モンローの説得技法は、次の5つのステップに沿って展開する。1.注意の喚起、2.問題点の指摘、3.解決策の提示、4.未来像の視覚化、5.アクションの提起、の5つである。オバマ大統領は、次のような展開でビジョンを提起し、投票を訴えた。(CNN.co.jpの日本語訳を参考に要約)

1.注意の喚起

「この数日間、今世紀最大級の暴風雨が米国を襲った。亡くなった方々の死を悼む。そして、被害を受けた人々には、必要な限りの支援を約束する。アメリカは困難に見舞われた時にこそ、最大の良さを発揮する。
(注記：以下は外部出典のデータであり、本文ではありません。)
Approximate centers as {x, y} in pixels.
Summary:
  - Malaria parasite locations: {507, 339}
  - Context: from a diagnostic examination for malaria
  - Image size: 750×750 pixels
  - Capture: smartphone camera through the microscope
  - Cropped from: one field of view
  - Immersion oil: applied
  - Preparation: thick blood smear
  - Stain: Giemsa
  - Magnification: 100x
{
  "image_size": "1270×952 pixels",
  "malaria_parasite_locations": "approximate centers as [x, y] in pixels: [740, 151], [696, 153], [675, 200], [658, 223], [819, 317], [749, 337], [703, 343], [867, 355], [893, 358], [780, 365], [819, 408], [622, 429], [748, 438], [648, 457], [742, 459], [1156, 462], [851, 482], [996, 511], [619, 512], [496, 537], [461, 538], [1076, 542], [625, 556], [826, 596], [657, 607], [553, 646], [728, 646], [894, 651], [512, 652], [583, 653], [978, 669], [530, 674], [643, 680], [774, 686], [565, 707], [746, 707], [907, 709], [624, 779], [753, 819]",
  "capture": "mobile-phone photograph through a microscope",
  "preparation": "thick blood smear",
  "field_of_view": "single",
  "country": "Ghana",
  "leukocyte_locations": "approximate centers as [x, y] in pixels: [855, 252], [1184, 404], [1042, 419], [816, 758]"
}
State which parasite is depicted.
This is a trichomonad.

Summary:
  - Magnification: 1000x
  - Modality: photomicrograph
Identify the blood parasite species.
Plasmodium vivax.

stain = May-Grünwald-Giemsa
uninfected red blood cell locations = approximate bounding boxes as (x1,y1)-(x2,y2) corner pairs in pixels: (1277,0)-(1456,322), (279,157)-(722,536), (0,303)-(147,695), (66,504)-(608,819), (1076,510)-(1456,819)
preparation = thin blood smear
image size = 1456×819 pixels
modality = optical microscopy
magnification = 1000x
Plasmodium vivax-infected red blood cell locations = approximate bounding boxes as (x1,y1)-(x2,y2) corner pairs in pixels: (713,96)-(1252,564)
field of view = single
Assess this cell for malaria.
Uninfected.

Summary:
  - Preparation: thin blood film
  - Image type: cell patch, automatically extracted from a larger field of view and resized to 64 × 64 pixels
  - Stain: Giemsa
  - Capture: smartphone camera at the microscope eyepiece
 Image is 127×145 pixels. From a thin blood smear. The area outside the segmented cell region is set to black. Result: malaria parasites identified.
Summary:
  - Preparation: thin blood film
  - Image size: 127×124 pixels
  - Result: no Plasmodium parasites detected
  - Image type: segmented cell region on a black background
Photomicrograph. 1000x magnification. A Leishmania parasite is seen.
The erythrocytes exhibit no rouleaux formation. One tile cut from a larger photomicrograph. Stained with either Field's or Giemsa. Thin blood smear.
私たちは、党派を超えて力を合わせ、この最も辛い時期を乗り越えるのだ。

 アメリカは4年前、二つの戦争と世界大恐慌以来の経済危機に陥っていた。しかし、力を合わせて改革に取り組み、ここまで立ち直った。まだ目的地には達していないが、確実に前進を続けている。6日の投票日には、根本的に異なる二つのビジョンのどちらかを選ぶことになる。私は、アメリカの繁栄の基礎は中間層の強さだと確信している。誰もが公平にチャンスを与えられ、等しく役割を果たし、同じルールに従うとき、国全体がより豊かになる」

 まず冒頭で、ハリケーン「サンディ」の被害にあった人々の心情を理解し、困った時こそ心を一つにし、助けを差し伸べることが大事であるとの信念を表明した。ここで、有権者とコネクトし、心を通い合わせた。

 そして、今回の選挙は、まったく異なる二つのビジョンのどちらかを選ぶ、国の将来にとって極めて重要な決断の機会であるという意味づけを明確にした。そのうえで、貧富の格差が広がる中で、中間層を増やすことが国を豊かにすると考える、という自らのポジショニングを明確にした。